§ **ABOUT THIS EXERCISE**: Within the listing below, how many lines include the string "META"? Reply with only the number.
[[ DATA FOR THE TASK open ]]
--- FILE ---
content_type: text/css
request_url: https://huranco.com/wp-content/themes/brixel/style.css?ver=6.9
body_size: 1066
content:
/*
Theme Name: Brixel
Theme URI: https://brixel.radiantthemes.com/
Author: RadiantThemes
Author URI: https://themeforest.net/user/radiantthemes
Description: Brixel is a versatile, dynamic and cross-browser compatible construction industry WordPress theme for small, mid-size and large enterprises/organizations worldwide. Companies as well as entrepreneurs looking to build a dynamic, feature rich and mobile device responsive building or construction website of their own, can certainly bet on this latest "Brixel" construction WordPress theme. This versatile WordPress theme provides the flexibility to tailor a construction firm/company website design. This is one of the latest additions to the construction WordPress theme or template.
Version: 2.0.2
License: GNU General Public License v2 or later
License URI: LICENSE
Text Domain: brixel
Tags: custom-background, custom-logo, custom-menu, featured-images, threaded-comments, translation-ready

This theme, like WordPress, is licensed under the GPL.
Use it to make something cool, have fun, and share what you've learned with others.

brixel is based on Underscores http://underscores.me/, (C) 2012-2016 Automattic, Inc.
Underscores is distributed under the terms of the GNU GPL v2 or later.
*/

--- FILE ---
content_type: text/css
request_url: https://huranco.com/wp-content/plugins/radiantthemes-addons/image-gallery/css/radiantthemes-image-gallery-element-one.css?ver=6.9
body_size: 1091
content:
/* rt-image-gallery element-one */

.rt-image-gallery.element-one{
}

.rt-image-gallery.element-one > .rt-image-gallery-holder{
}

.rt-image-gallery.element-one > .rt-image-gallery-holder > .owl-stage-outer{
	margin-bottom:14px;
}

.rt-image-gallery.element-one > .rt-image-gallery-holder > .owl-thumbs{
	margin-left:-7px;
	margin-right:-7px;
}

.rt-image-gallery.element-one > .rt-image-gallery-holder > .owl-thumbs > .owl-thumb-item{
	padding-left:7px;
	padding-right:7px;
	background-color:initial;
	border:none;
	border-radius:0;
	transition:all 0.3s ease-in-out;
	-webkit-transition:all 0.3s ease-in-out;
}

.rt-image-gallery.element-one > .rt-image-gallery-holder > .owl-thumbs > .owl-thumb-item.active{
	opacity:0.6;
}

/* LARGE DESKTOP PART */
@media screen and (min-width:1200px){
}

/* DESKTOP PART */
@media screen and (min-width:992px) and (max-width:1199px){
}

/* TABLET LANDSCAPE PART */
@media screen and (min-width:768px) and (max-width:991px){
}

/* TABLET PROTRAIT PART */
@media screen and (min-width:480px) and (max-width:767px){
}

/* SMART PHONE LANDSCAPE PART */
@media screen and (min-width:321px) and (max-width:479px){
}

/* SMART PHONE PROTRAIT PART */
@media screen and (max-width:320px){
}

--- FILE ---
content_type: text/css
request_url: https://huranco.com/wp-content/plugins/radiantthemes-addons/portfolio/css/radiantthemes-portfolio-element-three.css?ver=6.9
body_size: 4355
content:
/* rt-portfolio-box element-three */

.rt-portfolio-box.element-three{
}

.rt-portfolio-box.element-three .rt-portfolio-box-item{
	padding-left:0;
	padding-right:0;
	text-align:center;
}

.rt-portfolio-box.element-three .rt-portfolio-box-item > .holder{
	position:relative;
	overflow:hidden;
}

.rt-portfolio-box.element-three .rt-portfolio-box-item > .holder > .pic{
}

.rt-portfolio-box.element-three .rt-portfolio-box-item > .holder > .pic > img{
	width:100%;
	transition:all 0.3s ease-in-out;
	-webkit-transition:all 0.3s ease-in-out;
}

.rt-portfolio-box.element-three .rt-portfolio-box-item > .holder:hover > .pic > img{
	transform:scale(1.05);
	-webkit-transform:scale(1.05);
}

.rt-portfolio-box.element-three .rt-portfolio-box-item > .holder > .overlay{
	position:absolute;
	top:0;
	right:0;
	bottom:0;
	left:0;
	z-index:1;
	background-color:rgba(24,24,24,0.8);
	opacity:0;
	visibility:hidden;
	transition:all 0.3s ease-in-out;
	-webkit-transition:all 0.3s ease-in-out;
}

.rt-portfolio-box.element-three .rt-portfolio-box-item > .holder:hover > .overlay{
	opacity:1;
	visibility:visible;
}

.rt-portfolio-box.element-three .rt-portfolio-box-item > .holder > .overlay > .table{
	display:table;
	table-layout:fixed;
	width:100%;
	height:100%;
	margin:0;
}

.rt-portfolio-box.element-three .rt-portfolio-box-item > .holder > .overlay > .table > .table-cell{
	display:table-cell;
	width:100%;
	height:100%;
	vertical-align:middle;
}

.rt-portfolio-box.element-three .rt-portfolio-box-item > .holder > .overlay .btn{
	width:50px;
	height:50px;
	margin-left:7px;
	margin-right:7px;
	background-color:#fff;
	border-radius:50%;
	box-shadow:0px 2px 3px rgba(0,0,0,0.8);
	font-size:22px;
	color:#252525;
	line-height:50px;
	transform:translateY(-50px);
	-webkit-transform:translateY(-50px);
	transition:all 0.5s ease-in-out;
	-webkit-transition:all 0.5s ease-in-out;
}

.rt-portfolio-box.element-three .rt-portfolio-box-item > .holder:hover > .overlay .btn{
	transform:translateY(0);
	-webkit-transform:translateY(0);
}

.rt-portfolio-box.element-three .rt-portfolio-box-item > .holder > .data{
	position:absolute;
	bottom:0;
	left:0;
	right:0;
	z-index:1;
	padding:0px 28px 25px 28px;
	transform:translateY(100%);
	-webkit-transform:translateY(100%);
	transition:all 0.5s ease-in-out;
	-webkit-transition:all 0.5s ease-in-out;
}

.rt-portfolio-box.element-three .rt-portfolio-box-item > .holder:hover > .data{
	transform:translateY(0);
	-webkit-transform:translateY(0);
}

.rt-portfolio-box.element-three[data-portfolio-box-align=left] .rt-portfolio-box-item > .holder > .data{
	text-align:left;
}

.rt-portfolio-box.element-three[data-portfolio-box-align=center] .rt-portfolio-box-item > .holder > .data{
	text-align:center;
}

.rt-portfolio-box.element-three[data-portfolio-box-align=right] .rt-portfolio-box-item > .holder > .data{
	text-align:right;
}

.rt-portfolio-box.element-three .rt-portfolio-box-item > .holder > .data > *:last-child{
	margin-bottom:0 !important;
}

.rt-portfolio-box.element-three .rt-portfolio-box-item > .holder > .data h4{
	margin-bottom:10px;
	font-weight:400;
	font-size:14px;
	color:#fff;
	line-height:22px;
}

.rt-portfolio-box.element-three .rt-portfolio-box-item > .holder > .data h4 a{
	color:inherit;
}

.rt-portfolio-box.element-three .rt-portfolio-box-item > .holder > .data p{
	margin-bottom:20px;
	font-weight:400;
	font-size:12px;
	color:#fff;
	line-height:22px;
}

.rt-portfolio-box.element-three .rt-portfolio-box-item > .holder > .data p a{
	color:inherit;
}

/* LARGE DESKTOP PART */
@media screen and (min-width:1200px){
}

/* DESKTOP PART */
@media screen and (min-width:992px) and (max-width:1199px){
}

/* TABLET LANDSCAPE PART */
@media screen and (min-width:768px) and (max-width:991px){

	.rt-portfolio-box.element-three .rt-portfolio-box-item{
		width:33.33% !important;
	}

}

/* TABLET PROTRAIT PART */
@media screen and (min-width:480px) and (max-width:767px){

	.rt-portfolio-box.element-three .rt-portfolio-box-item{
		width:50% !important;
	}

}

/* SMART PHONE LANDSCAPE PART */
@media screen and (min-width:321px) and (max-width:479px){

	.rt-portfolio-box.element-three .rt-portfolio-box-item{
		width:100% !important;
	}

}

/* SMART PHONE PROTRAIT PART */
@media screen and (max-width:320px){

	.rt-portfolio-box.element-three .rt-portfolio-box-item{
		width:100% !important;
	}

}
[[ DATA FOR THE TASK closed ]]
[[ DATA FOR THE TASK open ]]
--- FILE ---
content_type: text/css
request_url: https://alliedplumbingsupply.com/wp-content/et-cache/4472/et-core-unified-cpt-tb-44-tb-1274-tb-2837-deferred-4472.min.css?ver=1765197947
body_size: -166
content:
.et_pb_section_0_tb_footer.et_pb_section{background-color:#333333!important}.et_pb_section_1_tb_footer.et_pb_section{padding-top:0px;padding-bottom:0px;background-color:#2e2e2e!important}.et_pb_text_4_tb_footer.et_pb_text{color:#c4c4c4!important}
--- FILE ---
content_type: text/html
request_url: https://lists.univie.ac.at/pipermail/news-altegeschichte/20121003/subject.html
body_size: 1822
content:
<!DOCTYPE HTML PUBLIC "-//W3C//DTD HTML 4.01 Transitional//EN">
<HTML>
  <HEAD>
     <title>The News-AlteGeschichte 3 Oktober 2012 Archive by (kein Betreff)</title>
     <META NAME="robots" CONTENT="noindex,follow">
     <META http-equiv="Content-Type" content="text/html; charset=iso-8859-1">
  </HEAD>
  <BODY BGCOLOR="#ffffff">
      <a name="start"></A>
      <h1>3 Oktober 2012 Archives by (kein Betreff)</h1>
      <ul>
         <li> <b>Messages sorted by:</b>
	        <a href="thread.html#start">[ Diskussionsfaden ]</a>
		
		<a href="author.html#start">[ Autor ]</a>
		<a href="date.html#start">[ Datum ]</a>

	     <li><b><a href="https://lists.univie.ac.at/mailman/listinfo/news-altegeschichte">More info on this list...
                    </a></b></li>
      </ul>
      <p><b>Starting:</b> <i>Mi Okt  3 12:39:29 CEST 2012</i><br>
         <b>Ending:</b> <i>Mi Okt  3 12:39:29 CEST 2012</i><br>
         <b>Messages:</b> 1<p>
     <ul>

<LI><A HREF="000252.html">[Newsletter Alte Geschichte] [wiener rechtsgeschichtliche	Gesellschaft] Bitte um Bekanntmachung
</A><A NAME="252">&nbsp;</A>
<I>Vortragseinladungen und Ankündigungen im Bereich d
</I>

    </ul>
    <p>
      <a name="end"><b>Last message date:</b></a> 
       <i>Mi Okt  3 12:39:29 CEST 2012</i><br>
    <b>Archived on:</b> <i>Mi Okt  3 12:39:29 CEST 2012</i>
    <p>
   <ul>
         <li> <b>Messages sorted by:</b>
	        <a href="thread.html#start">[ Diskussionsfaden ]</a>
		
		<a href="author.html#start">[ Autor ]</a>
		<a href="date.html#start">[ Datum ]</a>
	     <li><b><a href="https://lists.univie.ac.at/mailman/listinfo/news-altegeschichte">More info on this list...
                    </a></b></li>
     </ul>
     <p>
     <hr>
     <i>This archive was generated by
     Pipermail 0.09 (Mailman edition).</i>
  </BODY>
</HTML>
[[ DATA FOR THE TASK closed ]]
§ **YOUR RESPONSE**: 2